SQL is the most commonly used language for managing data in relational databases while it’s importance is being is eclipsed by more user friendly tools like Tableau and Alteryx, it’s still an important tool for those that work in data to understand.
If you are new to SQL, or have never heard of it before, my colleague Parul Kapoor as written this excellent introduction to it on The Data School Blog which can be found here.
If you are already an SQL user, the following is non-exhaustive list of some key clauses and commands that can be printed off and used as an easy reference guide when working with databases. It covers order of operations, basic queries, aliasing, filtering, sorting, aggregation, and joins.
1. SQL ORDER OF OPERATIONS
To be understood, SQL queries must be written in the following order – however, not all clauses need to be entered into a single query.
SELECT
FROM
JOIN
ON
WHERE
GROUP BY
HAVING
ORDER BY
2. BASIC DATA EXTRACTION
Extract all data from table
SELECT *
FROM [table_a]
This query returns every column and every row in the table called table_a.
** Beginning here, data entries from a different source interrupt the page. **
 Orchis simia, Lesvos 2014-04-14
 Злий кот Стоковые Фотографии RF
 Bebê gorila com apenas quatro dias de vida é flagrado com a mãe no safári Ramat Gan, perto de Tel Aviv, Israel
Extract top 100 rows from table
SELECT TOP (100) *
FROM [table_a]
This query returns every column and the first 100 rows from table_a
Extract specific fields from table
SELECT
[Field 1],
[Field 2],
[Field 3]
FROM [table_a]
This query returns every row from Field 1, Field 2, and Field 3 from table_a
Count number of records in table
SELECT COUNT(*)
FROM [table_a]
This query returns count of rows in table.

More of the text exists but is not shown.